The Louisiana data center, costing $10 billion, further highlights Meta's defensive spending. While such investments may pay off in the long run, they strain margins in a market where competitors like OpenAI and Google are already scaling efficiently. Meanwhile, Meta's talent hemorrhage—losing 4.3% of its AI team in 2024—suggests its recruitment tactics (e.g., $10M+ annual packages) are insufficient to retain top minds. Of the 14 original Llama researchers, only three remain, with many joining rivals like Mistral AI. This attrition raises a stark question: Is Meta's AI empire built on sand?

The Talent War: Meta's Achilles' Heel

The AI race is a war for talent, and Meta is losing it. While it's luring figures like Scale CEO Alexandr Wang and executives Daniel Gross and Nat Friedman, its attrition rate (second-highest among tech giants) reveals systemic issues. Top researchers cite frustration with Meta's slow decision-making and bureaucratic hurdles. OpenAI and Anthropic, by contrast, offer faster execution and more autonomy—a stark contrast to Meta's corporate culture.

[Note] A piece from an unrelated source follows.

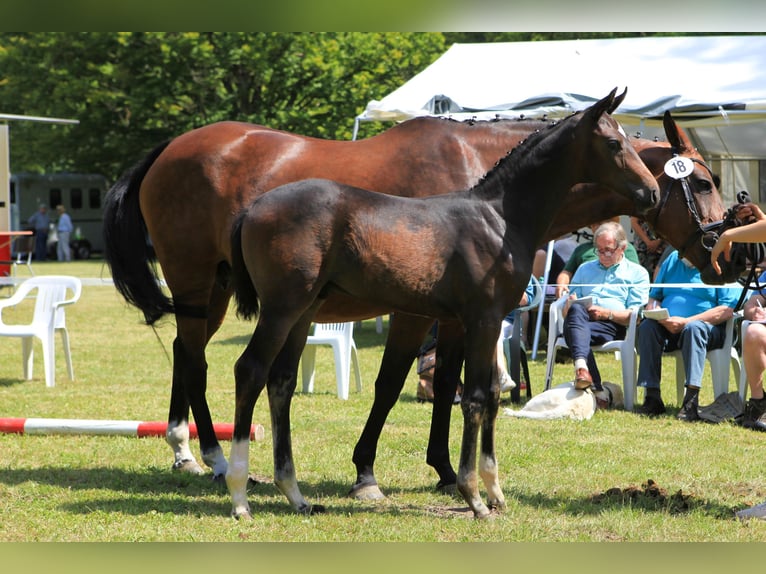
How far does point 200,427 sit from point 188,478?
0.32 metres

The departure of FAIR director Joelle Pineau and the exodus of Llama team members further illustrate the problem. Without homegrown talent, Meta must rely on acquisitions and external hires—costly and risky bets. In contrast, Perplexity AI has retained its founding team, including CEO Aravind Srinivas, signaling a culture of stability and focus.

Meta's stock performance tells the story: its shares have underperformed Alphabet and Microsoft since 2023, reflecting investor skepticism about its AI strategy. Meanwhile, Perplexity's $14 billion valuation, achieved without a public offering, hints at private-market optimism—a stark contrast to Meta's struggles.

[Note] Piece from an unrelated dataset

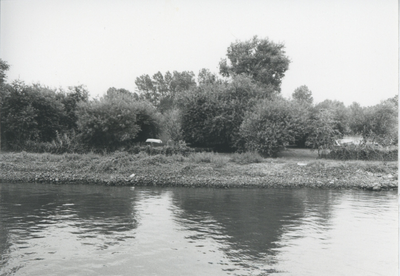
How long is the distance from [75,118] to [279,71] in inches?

Perplexity AI: The Undervalued Contender

Perplexity's rejection of Meta's acquisition bid in 2023 was a masterstroke. By walking away, it signaled confidence in its independent path—developing advanced search tools and a browser that directly challenges Google's dominance. This strategy aligns with market trends: users crave AI-driven search that's faster and more accurate, and Perplexity's focus on this niche gives it a defensible advantage.

The startup's valuation trajectory is also telling. At $14 billion, it's cheaper than Scale AI (which Meta bought at a 49% stake for $14.3 billion), implying room for growth. Its browser integration and enterprise partnerships (e.g., with Apple in early talks) suggest scalability Meta's walled-garden approach can't match.

Crucially, Perplexity's rejection of Meta's bid wasn't just about pride—it was a strategic move to avoid becoming a cash cow for a fading giant. By staying independent, it can pivot nimbly to new opportunities, such as enterprise AI services or generative tools for developers.

Investment Implications: Play the Underdog

Meta's aggressive spending and talent poaching are defensive measures in a losing battle. Its stock struggles, talent leaks, and reliance on costly infrastructure make it a risky bet. Perplexity, however, represents a compelling alternative. Its valuation suggests it's undervalued relative to its growth potential, especially in a market hungry for differentiated AI tools.

For investors, the path is clear: bet on Perplexity. While it remains private, its valuation trajectory and strategic moves indicate it could IPO or secure another round of funding at a premium. Alternatively, consider ETFs like the Global X AI Development ETF (AID), which includes exposure to AI innovators. Avoid doubling down on Meta unless it can stabilize its talent pipeline and deliver a breakthrough product—neither seems likely anytime soon.

Final Analysis: The Write-Off and the Winner

Meta's AI push is a costly reaction to its declining relevance. Perplexity, by contrast, is a focused disruptor with a clear vision. Its rejection of Meta's bid wasn't just a rejection of a buyer—it was a declaration of independence in a crowded field. For investors, the choice is between a fading giant and an underdog with room to soar. The odds favor the latter.